Énoncé:
Reprenez l'entretien sur les acquisitions et le soutien à la scène artistique juste après sa dernière phrase, puis poursuivez-le.

Extrait source:
━━━━━━━━━━━━━━━━━━━━━━━━━━━━━━

On se dit que la vue d’ensemble sur la production dont vous disposez à travers les acquisitions a un rôle à jouer sur vos instruments de soutien. Est-ce le cas ?
Selon moi, il s’agit d’une seule et même nécessité, mais avec des outils différenciés. Quand on soutient un artiste dans le cadre d’une aide à la production ou à l’édition, on participe à la valorisation de son travail qui, tôt ou tard, peut faire l’objet d’un projet d’acquisition. Mon approche ne consiste pas à segmenter, à scinder. Au contraire, ces différents actes ont, pour moi, une même finalité : celle du soutien à une scène artistique très diverse, puisque nous intervenons également dans le champ du design, du design graphique, de la photographie, de la photographie documentaire, de la vidéo et du cinéma.

━━━━━━━━━━━━━━━━━━━━━━━━━━━━━━

Données affichées:
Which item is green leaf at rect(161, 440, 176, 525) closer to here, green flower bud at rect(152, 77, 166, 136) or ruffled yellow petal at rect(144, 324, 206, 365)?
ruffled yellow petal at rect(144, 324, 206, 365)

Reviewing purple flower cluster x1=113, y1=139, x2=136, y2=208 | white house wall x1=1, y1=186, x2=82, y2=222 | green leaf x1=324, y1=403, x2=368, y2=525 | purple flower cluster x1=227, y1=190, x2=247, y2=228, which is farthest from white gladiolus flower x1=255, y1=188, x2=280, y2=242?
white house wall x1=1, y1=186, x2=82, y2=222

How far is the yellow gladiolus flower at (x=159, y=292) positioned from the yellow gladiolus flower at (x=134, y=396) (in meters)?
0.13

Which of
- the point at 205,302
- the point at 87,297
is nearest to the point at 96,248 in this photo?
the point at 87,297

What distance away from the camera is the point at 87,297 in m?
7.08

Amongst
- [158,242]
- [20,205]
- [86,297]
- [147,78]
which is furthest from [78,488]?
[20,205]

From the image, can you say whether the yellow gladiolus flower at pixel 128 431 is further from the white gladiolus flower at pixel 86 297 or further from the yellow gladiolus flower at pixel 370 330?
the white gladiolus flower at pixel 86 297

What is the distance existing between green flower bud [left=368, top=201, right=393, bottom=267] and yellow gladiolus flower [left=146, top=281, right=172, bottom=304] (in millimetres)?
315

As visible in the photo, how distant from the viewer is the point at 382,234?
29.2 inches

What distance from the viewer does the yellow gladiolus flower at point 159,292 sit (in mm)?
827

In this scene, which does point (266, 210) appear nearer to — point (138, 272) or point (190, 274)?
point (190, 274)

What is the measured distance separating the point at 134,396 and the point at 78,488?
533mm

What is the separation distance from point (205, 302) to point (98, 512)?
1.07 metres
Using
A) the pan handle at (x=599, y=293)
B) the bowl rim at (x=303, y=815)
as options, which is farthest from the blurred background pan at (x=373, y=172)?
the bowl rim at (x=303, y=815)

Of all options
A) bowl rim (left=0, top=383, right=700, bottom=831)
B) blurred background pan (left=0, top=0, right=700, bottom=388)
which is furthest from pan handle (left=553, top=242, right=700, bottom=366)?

━━━━━━━━━━━━━━━━━━━━━━━━━━━━━━

Réponse attendue:
Deux dispositifs récents connaissent des retombées très positives : le soutien accordé aux galeries lorsqu’elles participent à une foire à l’étranger et l’avance remboursable pour la production d’une œuvre.
Le fait d’accompagner une galerie sous réserve qu’elle présente sur son stand 50% d’artistes français relève de l’évidence, cela participe de la lisibilité de la scène française à l’international et, si j’en juge par leurs sollicitations, les galeries sont particulièrement attentives à ce dispositif. L’avance remboursable, quant à elle, part du constat qu’une galerie peut, à un moment donné, se trouver en face d’une production un peu particulière, et avoir besoin d’un soutien financier. Nous jouons alors en quelque sorte le généreux banquier à taux zéro qui, durant deux ans, va aider le galeriste à amortir l’effet économique de cette production. C’est un dispositif récent qui a encore besoin d’être porté par le comité des galeries d’art, mais qui répond à de véritables attentes. À titre d’exemple, un travail de Mathieu Abonnenc, présenté par la suite à la biennale de Venise, a fait l’objet d’une telle avance remboursable. Autant dire que ce sont des effets de lisibilité et de visibilité qui s’additionnent et ne peuvent que satisfaire l’ensemble des parties.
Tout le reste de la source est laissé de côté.